Circassia

Circassia sərkăshˈēə [key], historic region, encompassing roughly the area between the Black Sea, the Kuban River, and the Caucasus, now largely the Krasnodar Territory of SE European Russia. The Circassians are a Muslim people, whose Russian name is Cherkess and whose native name is Adygey. They are now officially classified in Russia as three peoples: the Kabards, in the Kabardino-Balkar Republic; the Circassians or Cherkess, in the Karachay-Cherkess Republic; and the Adygey, in the Adygey Republic. The term Circassian has sometimes been incorrectly applied to all the mountain peoples of the N Caucasus.

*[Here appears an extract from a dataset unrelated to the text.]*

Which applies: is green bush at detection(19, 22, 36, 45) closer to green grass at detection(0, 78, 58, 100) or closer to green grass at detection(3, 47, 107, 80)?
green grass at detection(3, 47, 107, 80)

Known in antiquity, they inhabited the western side of the Caucasus and the Crimea and were known to the Greeks as the Zyukhoy. They were Christianized in the 6th cent. a.d. but adopted Islam in the 17th cent. after coming under the rule of the Ottoman Empire. In 1829 the Ottoman Turks were forced to cede Circassia to Russia. At this time the Circassians occupied almost the entire area between the main Caucasian range, the Kuban River, and the Black Sea. In the many Russo-Turkish wars in the first half of the 19th cent., the Circassians bitterly fought the Russians. After the Russian conquest of the area, hundreds of thousands of Circassians were deported or fled to Turkey (1861–64). Circassian women were reputed to be great beauties, and many were sold into slavery in Turkey. The vast majority of Circassians now live in Turkey. In addition to the Turkish and Russian Circassians, there are smaller populations in Syria, Jordan, Germany, and elsewhere.